Sebbene un po' schematico, è un punto di vista assolutamente 
legittimo. La lunga tradizione di quest* compagn*, dalle solide fondamenta 
leniniste e anti-staliniste (infatti, insieme a Trotsky e agli anarchici, furono 
i primi a denunciare l'inversione dei fini della Rivoluzione di Ottobre, operata 
da Stalin e dai suoi sgherri) garantisce che certi comportamenti di piazza 
non sono appannaggio di «minoranze estremiste e avventuriste», formula con cui 
si occulta il problema reale dell'impiego della forza (che facilmente sconfina 
nella violenza), ineludibile invece per chiunque voglia seriamente 
fuoriuscire da questo finalmente comatoso modo di produzione capitalistico.
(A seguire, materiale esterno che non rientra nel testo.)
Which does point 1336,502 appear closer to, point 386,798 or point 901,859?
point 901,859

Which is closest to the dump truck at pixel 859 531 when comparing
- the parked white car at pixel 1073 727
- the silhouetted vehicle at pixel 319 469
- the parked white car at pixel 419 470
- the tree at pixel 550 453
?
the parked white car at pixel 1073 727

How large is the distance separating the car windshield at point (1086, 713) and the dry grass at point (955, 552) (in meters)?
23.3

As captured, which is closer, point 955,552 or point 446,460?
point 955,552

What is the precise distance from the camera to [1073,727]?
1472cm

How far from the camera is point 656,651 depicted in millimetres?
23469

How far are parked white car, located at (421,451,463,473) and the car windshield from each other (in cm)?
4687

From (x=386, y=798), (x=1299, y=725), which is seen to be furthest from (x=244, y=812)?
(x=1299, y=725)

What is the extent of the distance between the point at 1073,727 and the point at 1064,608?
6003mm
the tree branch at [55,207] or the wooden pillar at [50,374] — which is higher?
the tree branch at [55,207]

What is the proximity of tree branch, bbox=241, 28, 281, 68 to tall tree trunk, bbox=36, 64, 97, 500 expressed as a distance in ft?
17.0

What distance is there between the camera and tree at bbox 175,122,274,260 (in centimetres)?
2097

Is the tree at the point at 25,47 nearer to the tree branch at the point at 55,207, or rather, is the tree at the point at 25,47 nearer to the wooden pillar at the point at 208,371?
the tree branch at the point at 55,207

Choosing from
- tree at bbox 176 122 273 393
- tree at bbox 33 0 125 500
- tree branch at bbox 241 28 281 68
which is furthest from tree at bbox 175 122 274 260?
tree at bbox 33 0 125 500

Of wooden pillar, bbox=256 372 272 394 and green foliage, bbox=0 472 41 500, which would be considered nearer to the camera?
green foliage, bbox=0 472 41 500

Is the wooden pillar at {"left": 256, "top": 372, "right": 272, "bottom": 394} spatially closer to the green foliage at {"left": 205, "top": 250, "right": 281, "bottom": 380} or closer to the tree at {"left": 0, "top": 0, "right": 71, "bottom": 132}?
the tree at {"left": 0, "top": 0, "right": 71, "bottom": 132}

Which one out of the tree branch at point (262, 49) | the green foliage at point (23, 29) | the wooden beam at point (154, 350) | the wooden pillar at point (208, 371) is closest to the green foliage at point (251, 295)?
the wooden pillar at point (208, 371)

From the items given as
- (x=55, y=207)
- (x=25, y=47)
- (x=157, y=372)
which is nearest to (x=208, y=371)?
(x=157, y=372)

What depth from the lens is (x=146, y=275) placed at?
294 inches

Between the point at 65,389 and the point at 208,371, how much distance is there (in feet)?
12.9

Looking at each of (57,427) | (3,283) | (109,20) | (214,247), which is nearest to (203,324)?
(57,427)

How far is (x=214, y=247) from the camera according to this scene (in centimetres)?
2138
E' 
questa eccedenza (talvolta paradossalmente biasimata) che costituisce il motore 
della costruzione del comune!
cobasterni
 
 
 

 
 
 
Quanto è 
avvenuto in pomeriggio [15 ottobre 2011] e sta avvenendo in serata a Roma nel 
corso della manifestazione contro la "dittatura della finanza" e per 
la "democrazia reale" merita 
una nostra immediata presa di posizione anche se i dati di cui disponiamo sono 
al momento quelli di cronaca.
 
 Un fiume di 
manifestanti invade Roma dal Sud e dal Nord
 
 La 
manifestazione, che si svolge a livello nazionale, è stata promossa dal 
"coordinamento 15 ottobre" e si ispira ai motivi che nella stessa giornata 
vengono agitati in centinaia e centinaia di città del mondo (1). I motivi si 
compendiano nel rifiuto dello "strozzinaggio finanziario" e nella richiesta di 
una "democrazia pulita" contro l'affarismo corrotto del personale politico di 
governo e di opposizione.
Nella 
capitale affluiscono decine e decine di migliaia di giovani e giovanissimi, da 
ogni parte d'Italia; di donne, di lavoratori, di studenti e ricercatori, di 
disoccupati e pensionati, di immigrati. Alle 14.30 P.za della Repubblica, punto 
di concentramento del corteo, è gremita di manifestanti (singoli o in gruppo); 
di formazioni centri sociali comitati territoriali; di antagonisti radicali, 
autonomi, pacifisti; di giovani a viso coperto e di giovani avvolti nel 
tricolore (2). Nella piazza si ritrovano, accomunate dalla volontà di protestare 
contro il governo le banche lo Stato, forze sociali e politiche alquanto 
differenti e tra di loro conflittuali. Il concentramento è già imponente quando 
continua ancora l'afflusso dei nuovi arrivati. Si parla di 200.000-300.000 
manifestanti.
La piazza è 
uno spaccato del malcontento sociale e delle divisioni politiche. La massa dei 
manifestanti è mossa al suo interno da orientamenti eterogenei e non può 
esprimere che gli umori e i comportamenti propri di ogni spezzone o componente. 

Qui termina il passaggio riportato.